Labrys Biologics Inc. – $31 million committed, syndicate also includes InterWest Partners LLC, Canaan Partners and Sofinnova Ventures – is a single-asset bet, an antibody to treat chronic migraine pulled from Pfizer Inc.’s shelf that should start Phase II this year; that’s the kind of idea venBio mainly was formed to go after (Also see "venBio Rings In 2013 With Two Company Launches" - Pink Sheet, 4 Jan, 2013.).

But Solstice Biologics LLC – $18 million, and Aeris Capital joins venBio – is a bold technological idea, a reworking of RNA strands to help deliver their therapeutic promise into all kinds of cells.
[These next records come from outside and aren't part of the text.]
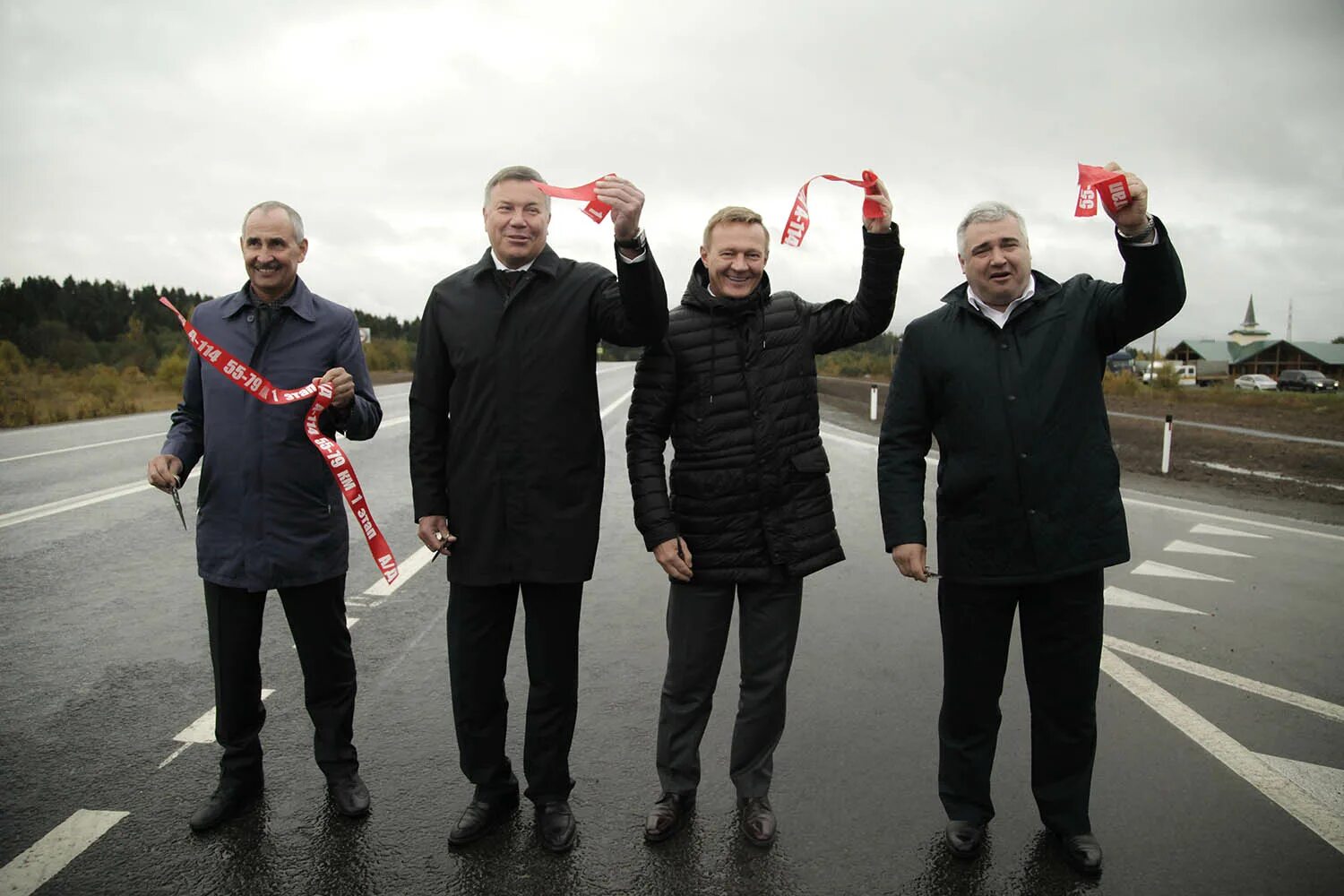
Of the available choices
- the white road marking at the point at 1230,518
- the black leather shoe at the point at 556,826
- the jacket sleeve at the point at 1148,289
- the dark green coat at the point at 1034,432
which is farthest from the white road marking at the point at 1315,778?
the white road marking at the point at 1230,518

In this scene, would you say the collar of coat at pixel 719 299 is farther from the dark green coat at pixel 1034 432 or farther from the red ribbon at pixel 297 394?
the red ribbon at pixel 297 394

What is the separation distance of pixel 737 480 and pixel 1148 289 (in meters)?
1.47

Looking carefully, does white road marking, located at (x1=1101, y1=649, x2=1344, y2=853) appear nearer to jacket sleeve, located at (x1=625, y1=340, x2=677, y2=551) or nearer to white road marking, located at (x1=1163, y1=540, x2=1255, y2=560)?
jacket sleeve, located at (x1=625, y1=340, x2=677, y2=551)

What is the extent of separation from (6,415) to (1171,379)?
172ft

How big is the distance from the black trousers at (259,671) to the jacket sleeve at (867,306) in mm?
2090

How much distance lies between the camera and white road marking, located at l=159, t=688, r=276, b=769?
3.83m

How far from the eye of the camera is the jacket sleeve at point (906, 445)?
3.30 m

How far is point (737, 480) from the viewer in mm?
3287

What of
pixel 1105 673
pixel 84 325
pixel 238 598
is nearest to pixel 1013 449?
pixel 1105 673

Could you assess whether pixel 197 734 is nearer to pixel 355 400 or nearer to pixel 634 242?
pixel 355 400

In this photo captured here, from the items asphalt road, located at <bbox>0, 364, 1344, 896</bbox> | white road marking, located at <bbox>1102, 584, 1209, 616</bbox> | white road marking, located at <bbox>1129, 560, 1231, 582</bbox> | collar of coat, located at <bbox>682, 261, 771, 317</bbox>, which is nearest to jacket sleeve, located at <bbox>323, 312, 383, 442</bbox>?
collar of coat, located at <bbox>682, 261, 771, 317</bbox>

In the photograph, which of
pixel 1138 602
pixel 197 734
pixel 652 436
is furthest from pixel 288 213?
pixel 1138 602

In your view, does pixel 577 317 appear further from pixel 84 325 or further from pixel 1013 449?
pixel 84 325

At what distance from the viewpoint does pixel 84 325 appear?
65.4m
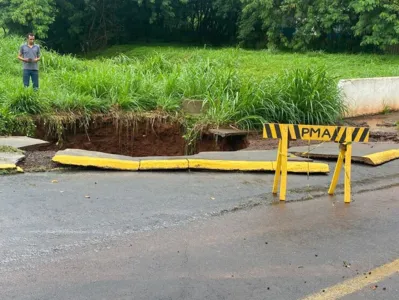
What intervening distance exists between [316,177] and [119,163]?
285 centimetres

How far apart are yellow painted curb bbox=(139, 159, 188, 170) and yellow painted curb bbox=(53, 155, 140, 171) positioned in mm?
114

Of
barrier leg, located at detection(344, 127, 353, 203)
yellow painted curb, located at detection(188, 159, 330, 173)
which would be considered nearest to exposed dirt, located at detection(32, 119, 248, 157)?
yellow painted curb, located at detection(188, 159, 330, 173)

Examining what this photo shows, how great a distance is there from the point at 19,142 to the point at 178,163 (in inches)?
117

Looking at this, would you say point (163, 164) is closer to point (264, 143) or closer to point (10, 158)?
point (10, 158)

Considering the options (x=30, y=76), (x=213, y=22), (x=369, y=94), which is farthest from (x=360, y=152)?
(x=213, y=22)

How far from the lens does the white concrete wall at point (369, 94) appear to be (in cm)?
1261

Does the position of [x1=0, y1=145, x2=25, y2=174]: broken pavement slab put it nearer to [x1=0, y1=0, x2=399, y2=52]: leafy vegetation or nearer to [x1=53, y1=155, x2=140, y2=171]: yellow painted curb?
[x1=53, y1=155, x2=140, y2=171]: yellow painted curb

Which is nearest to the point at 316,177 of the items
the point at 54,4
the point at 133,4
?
the point at 54,4

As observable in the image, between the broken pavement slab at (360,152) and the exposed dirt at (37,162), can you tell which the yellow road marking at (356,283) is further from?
the exposed dirt at (37,162)

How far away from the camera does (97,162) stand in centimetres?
754

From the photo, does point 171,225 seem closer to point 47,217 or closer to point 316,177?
point 47,217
To date, constraints on delivering nucleic acids as drugs have limited the field to a few clinical applications. If Solstice’s RNA engineering works – a big if, as venBio cofounder Corey Goodman noted – it could crack the field wide open and justify the leeway venBio LPs gave Goodman’s team to seek out one or two early-stage deals.
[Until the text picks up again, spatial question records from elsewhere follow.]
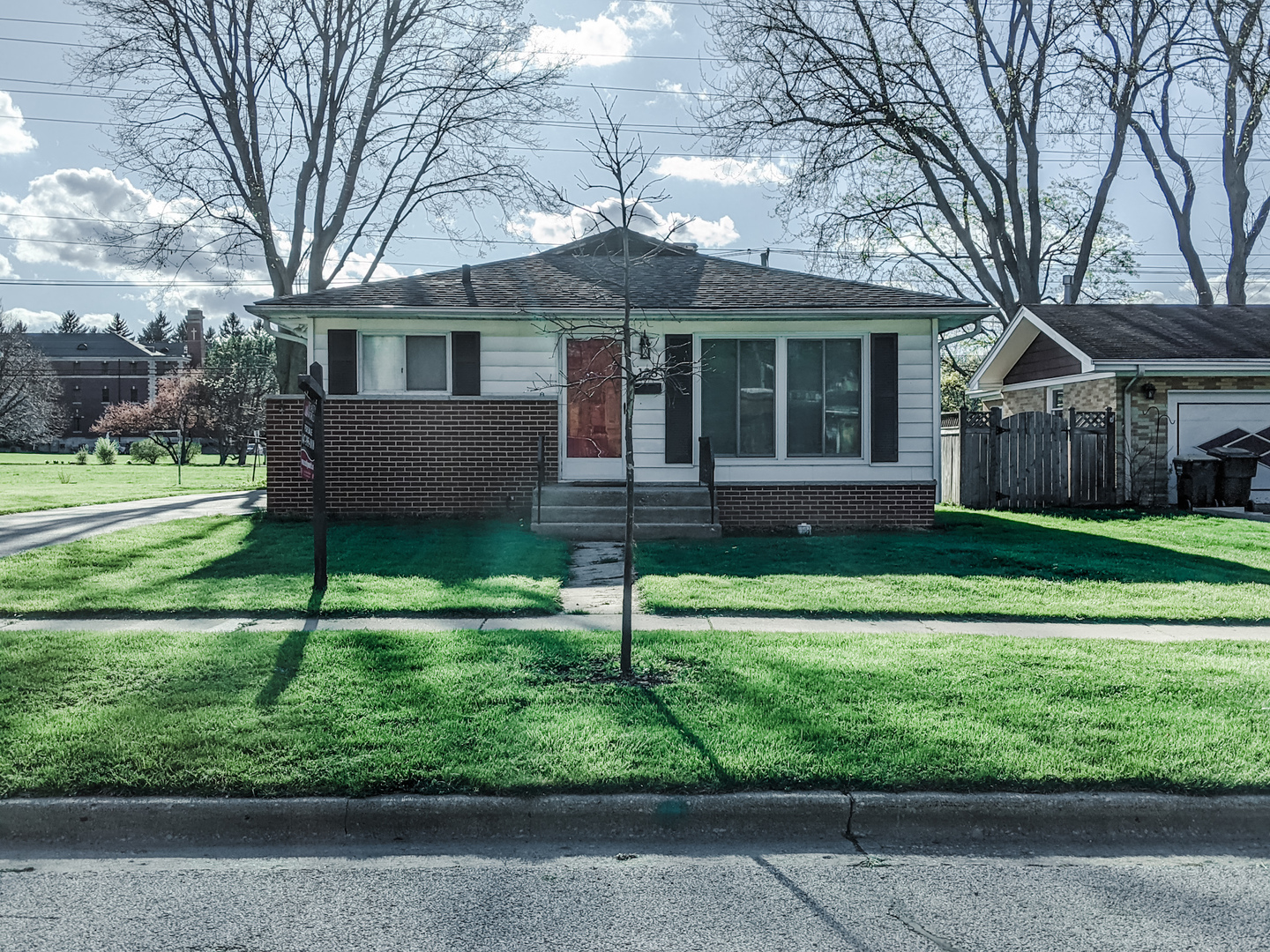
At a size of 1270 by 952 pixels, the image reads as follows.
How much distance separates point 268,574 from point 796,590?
535cm

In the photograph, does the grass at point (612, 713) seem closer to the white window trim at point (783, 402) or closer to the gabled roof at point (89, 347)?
the white window trim at point (783, 402)

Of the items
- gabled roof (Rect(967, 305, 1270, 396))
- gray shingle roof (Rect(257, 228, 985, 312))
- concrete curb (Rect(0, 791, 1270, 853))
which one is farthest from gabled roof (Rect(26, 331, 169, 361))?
concrete curb (Rect(0, 791, 1270, 853))

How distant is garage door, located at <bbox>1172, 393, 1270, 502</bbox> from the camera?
18.5 metres

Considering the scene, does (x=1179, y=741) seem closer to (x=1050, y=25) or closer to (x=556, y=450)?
(x=556, y=450)

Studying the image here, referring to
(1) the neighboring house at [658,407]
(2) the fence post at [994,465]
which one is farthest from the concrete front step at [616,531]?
(2) the fence post at [994,465]

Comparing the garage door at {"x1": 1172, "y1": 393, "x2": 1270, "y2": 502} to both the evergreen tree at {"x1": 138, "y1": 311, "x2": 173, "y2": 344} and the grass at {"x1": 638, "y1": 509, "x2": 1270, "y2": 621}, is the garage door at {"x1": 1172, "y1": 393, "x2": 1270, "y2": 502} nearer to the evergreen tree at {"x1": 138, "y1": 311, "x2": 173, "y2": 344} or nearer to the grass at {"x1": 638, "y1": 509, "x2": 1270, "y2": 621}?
the grass at {"x1": 638, "y1": 509, "x2": 1270, "y2": 621}

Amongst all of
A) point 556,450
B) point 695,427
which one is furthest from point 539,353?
point 695,427

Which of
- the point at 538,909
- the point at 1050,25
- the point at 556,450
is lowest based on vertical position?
the point at 538,909

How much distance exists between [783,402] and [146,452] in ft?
132

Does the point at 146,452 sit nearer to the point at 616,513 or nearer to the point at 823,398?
the point at 616,513

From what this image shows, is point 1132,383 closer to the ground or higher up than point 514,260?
closer to the ground

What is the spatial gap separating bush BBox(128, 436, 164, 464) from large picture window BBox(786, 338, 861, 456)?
40163 mm

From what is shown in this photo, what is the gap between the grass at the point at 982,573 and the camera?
838 cm

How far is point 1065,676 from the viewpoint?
19.6 feet
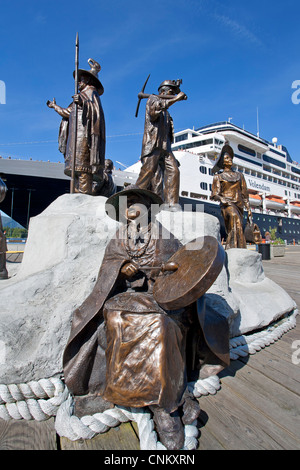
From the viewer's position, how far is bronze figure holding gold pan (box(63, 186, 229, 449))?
1.53m

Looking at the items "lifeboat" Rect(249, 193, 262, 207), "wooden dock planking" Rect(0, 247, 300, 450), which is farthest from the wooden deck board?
"lifeboat" Rect(249, 193, 262, 207)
Meanwhile, Labrys is to some extent a bet on Goodman’s drug connoisseurship. He ran Pfizer’s San Francisco biotech group for a couple years before the Wyeth merger shut down the group, and he was well acquainted with the migraine antibody. When Pfizer decided to out-license it in early 2012, Goodman joined the competition quickly.

Sarepta Therapeutics

On the heels of 48-week extension data from a Phase IIb trial in Duchenne muscular dystrophy (DMD) patients, Sarepta Therapeutics Inc. priced an underwritten public offering Dec. 13 netting the company $118.2 million (Also see "$118 Million Offering Should Position Sarepta Strongly For Partnering Talks" - Pink Sheet, 14 Dec, 2012.). The Cambridge, Mass., firm announced it would offer more than 4.95 million new shares of common stock at $25.25 per share, a slight discount from its same-day closing price of $25.44.

The raise capped off a turbulent 2012 for Sarepta. The company had an unclear future after 24-week data from eteplirsen’s Phase IIb trial in DMD produced mixed results. The share price sank as low as $3.24 in December 2011, adjusted for a subsequent reverse stock split, and the firm risked being de-listed by NASDAQ. Gains in early 2012 eroded gradually, and shares neared a new low as recently as July. However, a turnaround began that month as Sarepta engineered a six-for-one reverse stock split to bolster its share price (Also see "Sarepta Therapeutics Off To A Strong Start With New Name And Data" - Pink Sheet, 22 Aug, 2012.). Then, in short order, it released impressive 36-week and 48-week data for eteplirsen. In the aftermath, Sarepta’s share price soared, peaking at $45 in early October.

The improved trial results also brought about major interest in the company from institutional investors, Sarepta CEO Chris Garabedian said. They make up a large majority of the offering’s investors, he said, which comes after an at-the-market facility brought in $37.8 million after the 36-week data were released.